Many school administrators and scholars in the public management sector have argued that mission statements serve an important purpose towards meeting objectives (Weiss & Piderit, 1999). An analysis of three hundred four public schools suggests that a strong mission statement is correlated with performance. Similarly, the study also suggests that strong mission statements can help guide school administrators towards implementing effective curriculum and instruction strategies (Weiss & Piderit, 1999).
The mission statement in my own school is a simple but strong goal for overall student performance. “Vision + Commitment = Educational Excellence for all Learners” is short but powerful and the idea behind such a mission statement is to make it easy to remember and therefore always in the forefront of educators’ minds. In this way, educators will never fail to remember their purpose of being in the classroom instructing students based on a required curriculum. An analysis of the three parts of the mission statement follows.
Vision is the first step towards implementing effective curriculum and instructional strategies. Teachers and school administrators must first have the desire to truly educate students according to their high potential. Without a vision, curriculum and instruction have no hope of being engaging and effective. Commitment is similar in that educators must all have the desire to collaborate with one another to make learning fun and rewarding for students. This means that educators must be willing to make necessary changes in order to constantly improve the educational outcome for all students.
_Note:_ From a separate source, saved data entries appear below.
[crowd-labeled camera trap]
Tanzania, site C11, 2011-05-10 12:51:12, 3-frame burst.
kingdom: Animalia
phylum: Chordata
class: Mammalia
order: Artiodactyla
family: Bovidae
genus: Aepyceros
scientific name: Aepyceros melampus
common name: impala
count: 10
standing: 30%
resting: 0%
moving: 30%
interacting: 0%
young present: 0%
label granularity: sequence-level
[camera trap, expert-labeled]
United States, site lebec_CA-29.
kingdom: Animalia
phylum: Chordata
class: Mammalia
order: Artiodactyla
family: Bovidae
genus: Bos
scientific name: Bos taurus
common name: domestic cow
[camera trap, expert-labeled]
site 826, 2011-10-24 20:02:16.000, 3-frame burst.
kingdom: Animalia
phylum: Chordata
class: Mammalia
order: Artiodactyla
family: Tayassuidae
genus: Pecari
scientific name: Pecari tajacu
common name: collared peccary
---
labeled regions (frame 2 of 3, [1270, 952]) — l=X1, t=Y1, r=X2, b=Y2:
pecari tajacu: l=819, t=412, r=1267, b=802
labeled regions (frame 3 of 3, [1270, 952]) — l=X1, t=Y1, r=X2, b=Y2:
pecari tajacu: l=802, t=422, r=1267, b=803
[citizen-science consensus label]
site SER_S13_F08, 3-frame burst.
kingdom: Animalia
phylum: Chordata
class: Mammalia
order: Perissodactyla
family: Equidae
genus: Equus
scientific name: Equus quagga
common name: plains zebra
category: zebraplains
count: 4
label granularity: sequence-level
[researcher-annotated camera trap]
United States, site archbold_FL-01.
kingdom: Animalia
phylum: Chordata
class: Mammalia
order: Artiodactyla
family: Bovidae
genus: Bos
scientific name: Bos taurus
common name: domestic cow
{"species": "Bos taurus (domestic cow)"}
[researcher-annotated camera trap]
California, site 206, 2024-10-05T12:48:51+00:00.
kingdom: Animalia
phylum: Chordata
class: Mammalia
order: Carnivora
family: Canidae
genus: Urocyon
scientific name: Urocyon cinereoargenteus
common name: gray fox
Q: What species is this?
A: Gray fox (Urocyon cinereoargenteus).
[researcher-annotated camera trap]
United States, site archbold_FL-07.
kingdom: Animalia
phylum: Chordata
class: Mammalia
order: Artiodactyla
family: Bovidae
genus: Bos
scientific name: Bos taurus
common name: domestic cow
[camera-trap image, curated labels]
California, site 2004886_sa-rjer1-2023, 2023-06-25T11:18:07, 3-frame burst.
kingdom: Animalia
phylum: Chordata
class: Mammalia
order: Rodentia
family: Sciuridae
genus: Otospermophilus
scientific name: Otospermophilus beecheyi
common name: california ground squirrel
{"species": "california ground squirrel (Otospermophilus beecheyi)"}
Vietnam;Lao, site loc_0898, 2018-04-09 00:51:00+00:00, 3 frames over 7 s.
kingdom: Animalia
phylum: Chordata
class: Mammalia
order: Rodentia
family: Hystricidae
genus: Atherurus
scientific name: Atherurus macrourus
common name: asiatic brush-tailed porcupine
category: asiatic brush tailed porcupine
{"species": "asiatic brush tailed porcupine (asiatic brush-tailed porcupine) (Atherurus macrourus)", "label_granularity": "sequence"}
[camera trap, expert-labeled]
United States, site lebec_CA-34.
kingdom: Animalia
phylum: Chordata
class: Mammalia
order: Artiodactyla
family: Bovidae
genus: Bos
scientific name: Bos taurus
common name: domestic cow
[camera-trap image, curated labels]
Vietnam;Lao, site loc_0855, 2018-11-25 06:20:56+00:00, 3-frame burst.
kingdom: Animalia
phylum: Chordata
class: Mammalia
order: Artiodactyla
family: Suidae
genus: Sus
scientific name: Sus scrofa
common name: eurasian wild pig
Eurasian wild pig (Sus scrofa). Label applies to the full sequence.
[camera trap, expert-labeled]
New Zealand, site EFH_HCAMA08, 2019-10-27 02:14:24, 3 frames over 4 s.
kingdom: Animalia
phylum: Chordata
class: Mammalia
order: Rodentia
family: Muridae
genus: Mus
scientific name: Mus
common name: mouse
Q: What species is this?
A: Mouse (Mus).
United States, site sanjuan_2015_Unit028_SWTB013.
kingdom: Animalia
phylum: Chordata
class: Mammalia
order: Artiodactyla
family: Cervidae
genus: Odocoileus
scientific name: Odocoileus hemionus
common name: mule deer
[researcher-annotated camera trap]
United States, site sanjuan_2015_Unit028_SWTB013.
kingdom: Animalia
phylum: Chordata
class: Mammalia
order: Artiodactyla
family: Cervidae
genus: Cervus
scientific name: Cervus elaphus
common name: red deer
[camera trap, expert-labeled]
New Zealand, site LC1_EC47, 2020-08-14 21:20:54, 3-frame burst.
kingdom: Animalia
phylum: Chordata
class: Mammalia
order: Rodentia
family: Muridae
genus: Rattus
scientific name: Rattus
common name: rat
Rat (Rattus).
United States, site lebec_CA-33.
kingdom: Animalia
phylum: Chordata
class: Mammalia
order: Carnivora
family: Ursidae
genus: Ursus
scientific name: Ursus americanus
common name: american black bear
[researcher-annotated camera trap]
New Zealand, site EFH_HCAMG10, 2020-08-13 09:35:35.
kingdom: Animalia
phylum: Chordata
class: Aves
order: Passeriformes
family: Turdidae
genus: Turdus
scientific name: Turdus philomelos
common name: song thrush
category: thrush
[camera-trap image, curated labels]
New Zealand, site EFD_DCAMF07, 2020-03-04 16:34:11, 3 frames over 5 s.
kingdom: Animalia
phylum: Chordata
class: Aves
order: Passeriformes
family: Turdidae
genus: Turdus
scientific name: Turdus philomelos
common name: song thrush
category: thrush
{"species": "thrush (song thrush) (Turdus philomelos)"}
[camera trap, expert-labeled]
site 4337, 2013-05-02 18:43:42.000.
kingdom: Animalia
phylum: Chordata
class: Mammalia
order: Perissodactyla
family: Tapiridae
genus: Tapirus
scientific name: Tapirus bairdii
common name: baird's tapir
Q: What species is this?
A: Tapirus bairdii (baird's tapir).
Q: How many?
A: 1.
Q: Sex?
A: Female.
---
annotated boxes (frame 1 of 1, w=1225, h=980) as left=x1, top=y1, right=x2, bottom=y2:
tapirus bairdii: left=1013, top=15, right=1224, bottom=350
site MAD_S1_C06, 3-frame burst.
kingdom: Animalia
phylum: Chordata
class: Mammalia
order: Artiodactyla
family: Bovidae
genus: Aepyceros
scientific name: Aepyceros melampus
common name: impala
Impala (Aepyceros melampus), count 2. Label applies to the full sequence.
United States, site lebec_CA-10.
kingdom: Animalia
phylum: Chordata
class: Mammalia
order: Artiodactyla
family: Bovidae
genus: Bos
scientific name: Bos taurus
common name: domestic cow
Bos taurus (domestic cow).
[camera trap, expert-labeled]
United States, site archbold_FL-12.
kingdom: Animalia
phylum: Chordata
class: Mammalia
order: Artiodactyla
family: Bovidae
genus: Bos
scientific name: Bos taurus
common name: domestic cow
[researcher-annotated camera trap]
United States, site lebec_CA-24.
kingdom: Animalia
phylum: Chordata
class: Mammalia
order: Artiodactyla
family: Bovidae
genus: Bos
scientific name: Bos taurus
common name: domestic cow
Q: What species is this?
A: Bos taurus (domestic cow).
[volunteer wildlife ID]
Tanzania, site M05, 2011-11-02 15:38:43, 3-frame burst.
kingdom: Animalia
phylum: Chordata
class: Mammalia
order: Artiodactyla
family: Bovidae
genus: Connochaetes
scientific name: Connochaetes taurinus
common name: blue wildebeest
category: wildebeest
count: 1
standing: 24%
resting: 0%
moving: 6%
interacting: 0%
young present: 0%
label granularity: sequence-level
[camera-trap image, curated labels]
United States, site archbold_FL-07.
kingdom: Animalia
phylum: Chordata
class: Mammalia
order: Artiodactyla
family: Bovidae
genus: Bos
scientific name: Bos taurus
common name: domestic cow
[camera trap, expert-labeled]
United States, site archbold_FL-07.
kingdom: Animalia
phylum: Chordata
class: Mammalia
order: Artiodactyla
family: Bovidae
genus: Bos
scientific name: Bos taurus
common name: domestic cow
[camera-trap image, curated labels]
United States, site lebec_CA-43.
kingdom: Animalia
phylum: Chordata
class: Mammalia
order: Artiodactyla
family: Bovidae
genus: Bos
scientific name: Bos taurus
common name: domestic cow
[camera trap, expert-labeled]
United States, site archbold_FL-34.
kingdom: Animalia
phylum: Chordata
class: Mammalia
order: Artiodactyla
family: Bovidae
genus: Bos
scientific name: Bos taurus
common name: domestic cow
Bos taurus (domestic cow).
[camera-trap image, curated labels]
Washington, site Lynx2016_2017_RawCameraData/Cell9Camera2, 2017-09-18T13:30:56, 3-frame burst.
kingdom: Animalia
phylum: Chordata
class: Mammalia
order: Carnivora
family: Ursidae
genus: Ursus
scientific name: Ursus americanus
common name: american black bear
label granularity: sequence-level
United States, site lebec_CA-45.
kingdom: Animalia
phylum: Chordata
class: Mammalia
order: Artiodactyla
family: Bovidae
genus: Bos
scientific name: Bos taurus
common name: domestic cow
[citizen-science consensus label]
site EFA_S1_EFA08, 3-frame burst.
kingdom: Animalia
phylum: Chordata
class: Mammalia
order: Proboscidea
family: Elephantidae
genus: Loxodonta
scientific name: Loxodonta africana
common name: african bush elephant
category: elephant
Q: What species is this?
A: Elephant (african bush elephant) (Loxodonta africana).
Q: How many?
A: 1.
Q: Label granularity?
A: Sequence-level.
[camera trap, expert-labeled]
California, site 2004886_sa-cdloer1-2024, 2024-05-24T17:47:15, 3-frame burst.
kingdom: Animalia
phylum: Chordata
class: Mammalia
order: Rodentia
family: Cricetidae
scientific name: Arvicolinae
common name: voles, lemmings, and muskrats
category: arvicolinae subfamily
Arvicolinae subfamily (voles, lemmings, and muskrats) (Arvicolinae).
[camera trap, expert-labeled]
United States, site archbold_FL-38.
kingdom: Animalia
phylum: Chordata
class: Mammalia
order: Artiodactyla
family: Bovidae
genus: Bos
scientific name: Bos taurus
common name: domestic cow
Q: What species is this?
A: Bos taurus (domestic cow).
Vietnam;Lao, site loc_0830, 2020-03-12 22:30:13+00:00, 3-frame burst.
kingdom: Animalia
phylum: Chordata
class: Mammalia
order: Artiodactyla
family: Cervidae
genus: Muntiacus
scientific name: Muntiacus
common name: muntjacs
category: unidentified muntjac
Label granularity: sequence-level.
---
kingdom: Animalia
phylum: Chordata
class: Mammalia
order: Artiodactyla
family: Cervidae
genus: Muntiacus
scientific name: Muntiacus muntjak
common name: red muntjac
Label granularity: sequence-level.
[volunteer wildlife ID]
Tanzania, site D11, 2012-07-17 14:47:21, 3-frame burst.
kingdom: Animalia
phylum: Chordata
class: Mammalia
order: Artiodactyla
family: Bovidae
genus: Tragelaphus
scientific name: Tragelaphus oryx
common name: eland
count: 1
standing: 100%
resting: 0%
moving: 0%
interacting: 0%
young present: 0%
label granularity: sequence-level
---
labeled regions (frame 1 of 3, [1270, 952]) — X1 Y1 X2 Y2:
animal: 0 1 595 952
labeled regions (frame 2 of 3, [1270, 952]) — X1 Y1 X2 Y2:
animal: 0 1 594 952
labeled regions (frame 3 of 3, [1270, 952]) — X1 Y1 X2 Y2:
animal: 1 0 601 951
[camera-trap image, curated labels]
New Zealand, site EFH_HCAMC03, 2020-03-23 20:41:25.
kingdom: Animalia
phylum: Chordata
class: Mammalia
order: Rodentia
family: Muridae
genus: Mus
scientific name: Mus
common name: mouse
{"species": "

When these two components are able to work together to form a strong mission statement than my school can rest assured that students are receiving access to quality curriculum taught by effective instructors. Ultimately, this mission statement guides curriculum decisions as well as instructional planning in order to provide students with authentic learning experiences that allow the vision and commitment of teachers to shine through.
Weiss, Janet A. & Piderit, Sandy Kristin. (1999). The value of mission statements in public agencies. Journal of Public Administration Research and Theory, 9 (2): 193 – 224.